The U.S. Congress wrapped up its dedicated “Crypto Week” with major strides in cryptocurrency legislation. The House of Representatives approved the GENIUS Act, a key piece of legislation concerning stablecoins, and forwarded it to the President for final approval. This bill garnered bipartisan backing after several revisions, representing a crucial moment for the cryptocurrency sector within the United States.
In addition, the House also gave the green light to the CLARITY Act, a market structure bill strongly supported by the blockchain community. A separate bill, proposed by a Republican Representative, seeking to prohibit the Federal Reserve from introducing a central bank digital currency (CBDC) also passed. These two bills now advance to the Senate, where their fate could involve further debate and possible alterations, given the slightly smaller Republican advantage in the Senate.
The GENIUS Act, now awaiting presidential signature at the White House, is anticipated to be signed into law by U.S. President Donald Trump. The provisions of the law will be enforced 18 months after the signing date, or 120 days after the U.S. Treasury and Federal Reserve finalize and release the specific regulations. When fully implemented, stablecoin issuers will be required to meet strict reserve demands and adhere to the Bank Secrecy Act.
According to Logan Payne, a legal expert specializing in cryptocurrency, the GENIUS Act is likely to push many U.S.-based stablecoin issuers into becoming banks.
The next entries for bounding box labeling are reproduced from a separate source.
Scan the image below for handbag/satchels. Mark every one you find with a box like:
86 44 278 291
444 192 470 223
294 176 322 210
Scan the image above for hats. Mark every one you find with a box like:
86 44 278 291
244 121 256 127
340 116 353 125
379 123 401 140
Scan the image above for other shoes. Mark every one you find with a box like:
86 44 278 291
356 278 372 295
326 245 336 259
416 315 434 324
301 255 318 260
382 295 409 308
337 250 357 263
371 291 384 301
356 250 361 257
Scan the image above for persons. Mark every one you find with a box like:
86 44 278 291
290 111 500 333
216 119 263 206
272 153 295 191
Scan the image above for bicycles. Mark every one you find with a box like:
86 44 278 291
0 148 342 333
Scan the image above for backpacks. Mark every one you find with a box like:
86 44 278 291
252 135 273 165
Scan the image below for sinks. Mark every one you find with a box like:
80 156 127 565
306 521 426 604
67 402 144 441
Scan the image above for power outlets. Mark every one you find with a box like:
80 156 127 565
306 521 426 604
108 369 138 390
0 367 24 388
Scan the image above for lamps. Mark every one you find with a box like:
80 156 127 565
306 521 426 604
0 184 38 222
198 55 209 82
The legislation confines stablecoin issuers solely to that particular activity, potentially driving them to apply for bank charters. This would allow them to offer a broader array of financial services without the burden of acquiring licenses in each individual state.
The cryptocurrency industry didn’t secure every objective they hoped for with the GENIUS Act. Brian Armstrong, CEO of Coinbase, had pushed for a clause that would enable stablecoin issuers to offer interest on customer’s stablecoin holdings, arguing this would broaden access to competitive market yields. However, this provision was ultimately absent from the final version of the legislation.
Furthermore, the bill dictates that three years after it is enacted, foreign stablecoin issuers lacking U.S. approval will be barred from offering their stablecoins within the United States. Some exceptions are possible if the U.S. Treasury judges that the issuer’s home country possesses a comparable regulatory framework.
The CLARITY Act and the Anti-CBDC bill are now under consideration in the Senate. The CLARITY Act is designed to exclude “digital commodities on established blockchains” from the Securities Act of 1933 and shift regulatory jurisdiction from the Securities and Exchange Commission (SEC) to the Commodity Futures Trading Commission (CFTC). Despite criticism from certain House Democrats, the Act received substantial bipartisan support.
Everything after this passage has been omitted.